Creating and destroying complex objects in an update loop will cause a high CPU usage. It is best if you pool your people so you aren’t constantly creating new ones and destroying old ones. Otherwise, I tested if there was a performance issue with the following code and everything seems to work:

export default class Test extends Phaser.Scene
{
    create()
    {
        this.people = this.physics.add.group();
        this.cameras.main.backgroundColor = new Phaser.Display.Color(100, 0, 0);

        for(let i = 0; i < 4000; i++){ //Create 4000 people
            let person = this.add.existing(new Person(this));
            this.people.add(person);
        }

        this.time.delayedCall(3000, ()=>{ //Destroy 4000 people after 3 seconds.
            let entries = this.people.children.entries;
            while(entries.length > 0) {
                let person = entries.pop();
                this.people.remove(person);
                person.body.destroy();
                person.destroy();
            }
        });
    }
}

class Person extends Phaser.GameObjects.PathFollower
{
    constructor(scene)
    {
    	super(scene);
    	this.scene = scene;
        this.setTexture("btf");
    }
}

Here is the performance graph:
image

I did some more debugging and found that it’s not the creation and destruction of the game objects that’s causing the high CPU usage, but the creation of the paths like this.

let path = new Phaser.Curves.Path(currentX, currentY);
path.lineTo(newX, newY);
person.setPath(path);
person.startFollow( {
    duration: 1000,
    rotateToPath: true,
    yoyo: false,
    repeat: 0,
    onComplete: () => {
        //won't get called because I am destroying person right away
        this.curveComplete();
    }
});

Each person is getting their own unique path. Maybe this is hanging around even after the person is destroyed?

Paths have a destroy method. Can you try specifically calling destroy on the path right before removing the person and see if that has any impact? Probably not a permanent solution but if it does help, it would pretty much prove the Paths aren’t being destroyed for some reason.

Thanks @Jackolantern I had tried that previously but it did not help.

Going back to my original post, I think that the creation of many sprites might actually still be the issue. Paths might just amplify it.

The CPU usage increases very gradually, will take minutes to notice, and an hour to get bad. It would be fine if the CPU usage was high at a sustained level, but it is gradually increasing from 20% until it is over 100%, even when the number of active sprites in memory is the same at all times. I am running a 2017 MacBook pro with 2.9 GHz Intel Core i7, so if you have a higher spec cpu, it might take longer.

Here is minimal code that will show the CPU usage getting higher over time, when it shouldn’t. Let it run for a while and monitor CPU usage.

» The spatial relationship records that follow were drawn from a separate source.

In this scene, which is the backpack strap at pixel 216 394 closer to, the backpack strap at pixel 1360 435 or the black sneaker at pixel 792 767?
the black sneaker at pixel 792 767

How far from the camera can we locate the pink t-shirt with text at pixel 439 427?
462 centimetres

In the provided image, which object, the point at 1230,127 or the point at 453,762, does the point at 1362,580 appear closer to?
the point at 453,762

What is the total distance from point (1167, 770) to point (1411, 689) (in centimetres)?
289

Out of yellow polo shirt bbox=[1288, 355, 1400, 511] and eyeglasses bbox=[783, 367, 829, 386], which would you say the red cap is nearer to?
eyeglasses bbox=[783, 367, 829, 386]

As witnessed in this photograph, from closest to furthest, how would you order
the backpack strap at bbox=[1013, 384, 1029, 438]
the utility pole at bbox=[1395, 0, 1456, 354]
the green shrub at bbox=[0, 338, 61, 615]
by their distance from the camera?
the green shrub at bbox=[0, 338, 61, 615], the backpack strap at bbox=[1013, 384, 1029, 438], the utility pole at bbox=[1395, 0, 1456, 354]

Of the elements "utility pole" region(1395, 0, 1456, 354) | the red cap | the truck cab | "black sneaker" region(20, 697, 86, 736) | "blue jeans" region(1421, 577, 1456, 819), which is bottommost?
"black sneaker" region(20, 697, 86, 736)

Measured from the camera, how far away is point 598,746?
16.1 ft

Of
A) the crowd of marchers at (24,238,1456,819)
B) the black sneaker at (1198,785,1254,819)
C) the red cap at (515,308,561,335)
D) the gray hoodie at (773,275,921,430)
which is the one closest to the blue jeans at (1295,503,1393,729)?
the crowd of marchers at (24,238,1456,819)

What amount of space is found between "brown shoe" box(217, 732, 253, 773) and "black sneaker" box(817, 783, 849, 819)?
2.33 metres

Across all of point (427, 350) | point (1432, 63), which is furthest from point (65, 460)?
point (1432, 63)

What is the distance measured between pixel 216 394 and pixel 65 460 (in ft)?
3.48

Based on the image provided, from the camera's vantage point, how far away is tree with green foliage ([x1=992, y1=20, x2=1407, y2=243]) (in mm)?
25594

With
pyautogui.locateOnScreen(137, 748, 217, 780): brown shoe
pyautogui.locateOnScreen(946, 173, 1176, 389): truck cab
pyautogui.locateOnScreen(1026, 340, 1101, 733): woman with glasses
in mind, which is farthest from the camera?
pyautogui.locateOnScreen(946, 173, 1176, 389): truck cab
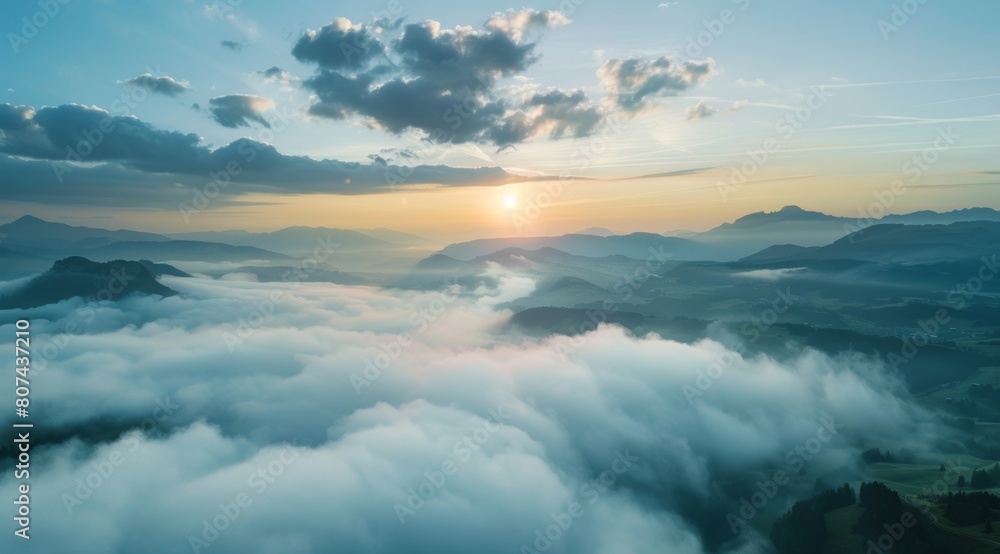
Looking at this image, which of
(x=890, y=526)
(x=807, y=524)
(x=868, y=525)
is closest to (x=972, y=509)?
(x=890, y=526)

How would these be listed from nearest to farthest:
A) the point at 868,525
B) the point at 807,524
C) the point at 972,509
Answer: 1. the point at 972,509
2. the point at 868,525
3. the point at 807,524

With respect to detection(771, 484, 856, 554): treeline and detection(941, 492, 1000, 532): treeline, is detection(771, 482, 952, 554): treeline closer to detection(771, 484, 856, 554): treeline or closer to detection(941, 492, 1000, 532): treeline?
detection(771, 484, 856, 554): treeline

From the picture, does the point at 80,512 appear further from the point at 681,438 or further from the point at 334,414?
the point at 681,438

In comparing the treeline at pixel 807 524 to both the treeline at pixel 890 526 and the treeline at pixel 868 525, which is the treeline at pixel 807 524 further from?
the treeline at pixel 890 526

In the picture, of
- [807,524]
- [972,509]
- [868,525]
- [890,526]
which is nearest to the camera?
[972,509]

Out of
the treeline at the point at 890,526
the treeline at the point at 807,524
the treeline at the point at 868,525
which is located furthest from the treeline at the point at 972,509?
the treeline at the point at 807,524

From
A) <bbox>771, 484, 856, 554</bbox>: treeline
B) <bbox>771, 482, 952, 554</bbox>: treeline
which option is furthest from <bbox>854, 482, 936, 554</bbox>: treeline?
<bbox>771, 484, 856, 554</bbox>: treeline

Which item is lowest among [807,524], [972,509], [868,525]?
[807,524]

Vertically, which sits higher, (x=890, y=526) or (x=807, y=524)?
(x=890, y=526)

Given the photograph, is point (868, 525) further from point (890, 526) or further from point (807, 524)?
point (807, 524)
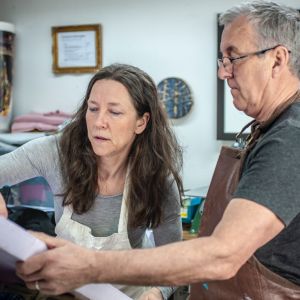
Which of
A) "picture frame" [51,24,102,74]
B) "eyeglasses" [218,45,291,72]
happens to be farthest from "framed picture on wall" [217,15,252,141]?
"eyeglasses" [218,45,291,72]

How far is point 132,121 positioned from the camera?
60.5 inches

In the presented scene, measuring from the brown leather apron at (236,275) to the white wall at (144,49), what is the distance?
1.16 metres

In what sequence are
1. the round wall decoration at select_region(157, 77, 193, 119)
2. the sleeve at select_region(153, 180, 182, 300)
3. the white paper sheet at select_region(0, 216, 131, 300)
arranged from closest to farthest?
the white paper sheet at select_region(0, 216, 131, 300) < the sleeve at select_region(153, 180, 182, 300) < the round wall decoration at select_region(157, 77, 193, 119)

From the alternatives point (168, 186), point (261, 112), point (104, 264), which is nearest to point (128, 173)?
point (168, 186)


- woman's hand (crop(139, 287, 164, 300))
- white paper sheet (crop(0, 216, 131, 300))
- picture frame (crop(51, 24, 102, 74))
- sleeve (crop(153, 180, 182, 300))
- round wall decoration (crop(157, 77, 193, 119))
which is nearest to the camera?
white paper sheet (crop(0, 216, 131, 300))

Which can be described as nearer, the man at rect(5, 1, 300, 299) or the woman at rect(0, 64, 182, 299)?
the man at rect(5, 1, 300, 299)

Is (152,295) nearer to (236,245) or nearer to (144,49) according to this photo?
(236,245)

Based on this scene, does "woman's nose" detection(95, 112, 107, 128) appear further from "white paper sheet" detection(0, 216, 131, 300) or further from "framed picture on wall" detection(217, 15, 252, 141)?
"framed picture on wall" detection(217, 15, 252, 141)

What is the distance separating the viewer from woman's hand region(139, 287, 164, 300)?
1.44 metres

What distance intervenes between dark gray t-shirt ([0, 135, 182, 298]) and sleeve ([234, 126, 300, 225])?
730 mm

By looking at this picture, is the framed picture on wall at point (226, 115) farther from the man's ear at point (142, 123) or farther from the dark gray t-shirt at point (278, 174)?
the dark gray t-shirt at point (278, 174)

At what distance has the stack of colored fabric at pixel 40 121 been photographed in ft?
8.11

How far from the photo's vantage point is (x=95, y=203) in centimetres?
155

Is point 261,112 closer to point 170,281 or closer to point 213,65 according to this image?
point 170,281
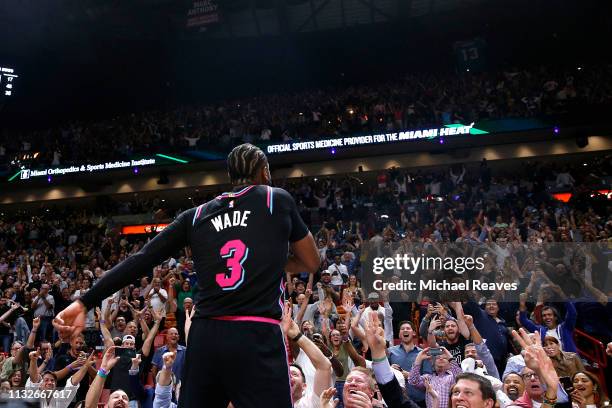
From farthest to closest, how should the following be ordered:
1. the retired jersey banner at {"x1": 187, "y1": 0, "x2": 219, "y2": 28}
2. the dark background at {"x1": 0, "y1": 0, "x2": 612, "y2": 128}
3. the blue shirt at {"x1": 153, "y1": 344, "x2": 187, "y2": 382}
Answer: the dark background at {"x1": 0, "y1": 0, "x2": 612, "y2": 128} < the retired jersey banner at {"x1": 187, "y1": 0, "x2": 219, "y2": 28} < the blue shirt at {"x1": 153, "y1": 344, "x2": 187, "y2": 382}

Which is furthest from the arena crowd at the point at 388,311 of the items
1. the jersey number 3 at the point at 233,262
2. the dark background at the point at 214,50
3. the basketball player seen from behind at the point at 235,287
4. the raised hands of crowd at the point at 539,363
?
the dark background at the point at 214,50

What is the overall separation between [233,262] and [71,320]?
0.62m

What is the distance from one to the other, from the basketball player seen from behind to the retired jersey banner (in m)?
20.8

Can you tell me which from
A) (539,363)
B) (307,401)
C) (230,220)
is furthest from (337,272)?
(230,220)

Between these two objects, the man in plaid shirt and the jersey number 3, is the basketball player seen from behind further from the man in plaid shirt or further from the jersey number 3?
the man in plaid shirt

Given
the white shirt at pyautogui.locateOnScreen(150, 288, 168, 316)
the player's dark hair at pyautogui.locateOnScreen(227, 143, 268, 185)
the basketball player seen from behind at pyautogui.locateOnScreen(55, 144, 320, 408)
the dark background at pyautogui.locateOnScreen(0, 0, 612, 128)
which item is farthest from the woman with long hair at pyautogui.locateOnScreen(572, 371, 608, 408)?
the dark background at pyautogui.locateOnScreen(0, 0, 612, 128)

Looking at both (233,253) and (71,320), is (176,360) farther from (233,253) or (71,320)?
(233,253)

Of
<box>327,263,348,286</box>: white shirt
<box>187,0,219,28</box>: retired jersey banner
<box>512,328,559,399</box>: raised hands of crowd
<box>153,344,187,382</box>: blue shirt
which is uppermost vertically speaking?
<box>187,0,219,28</box>: retired jersey banner

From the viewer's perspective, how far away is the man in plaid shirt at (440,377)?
5551mm

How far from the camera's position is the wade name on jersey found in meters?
2.15

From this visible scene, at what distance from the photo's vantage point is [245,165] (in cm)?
233

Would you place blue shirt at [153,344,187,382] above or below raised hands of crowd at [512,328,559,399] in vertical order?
above

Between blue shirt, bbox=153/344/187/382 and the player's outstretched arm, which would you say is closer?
the player's outstretched arm

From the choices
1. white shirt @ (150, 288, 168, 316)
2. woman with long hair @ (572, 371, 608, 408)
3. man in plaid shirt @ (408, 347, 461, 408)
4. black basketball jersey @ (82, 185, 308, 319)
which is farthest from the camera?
white shirt @ (150, 288, 168, 316)
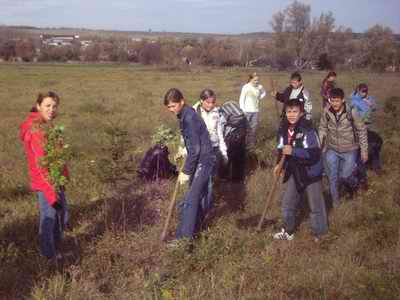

class myScene extends Phaser.Scene{
    constructor(){
		super({key:"myScene"});
	}
	create(){
        //will create and destroy 100 sprites every 1/10 second.
        //or 1000 every second. you can increase this if you have a powerful cpu
		setInterval(() => {
			for (let i = 0; i < 100; i++) {
                //this.add.follower() has same effect
				let person = this.add.sprite();
				person.destroy();
			}
		}, 100);
	}
}

var config = {
	type: Phaser.WEBGL,
	width: 1920,
	height: 1080,
	scale: {
        mode: Phaser.Scale.WIDTH_CONTROLS_HEIGHT
    },
	scene: [ myScene ]
};

var game = new Phaser.Game(config);

I know this is a lot of sprites, but my game requires many many sprites to be created and destroyed. There has to be a way to get person completely gone from the game after it is destroyed. It seems like a part of it is still hanging around afterwards, otherwise the CPU usage would be at a constant level.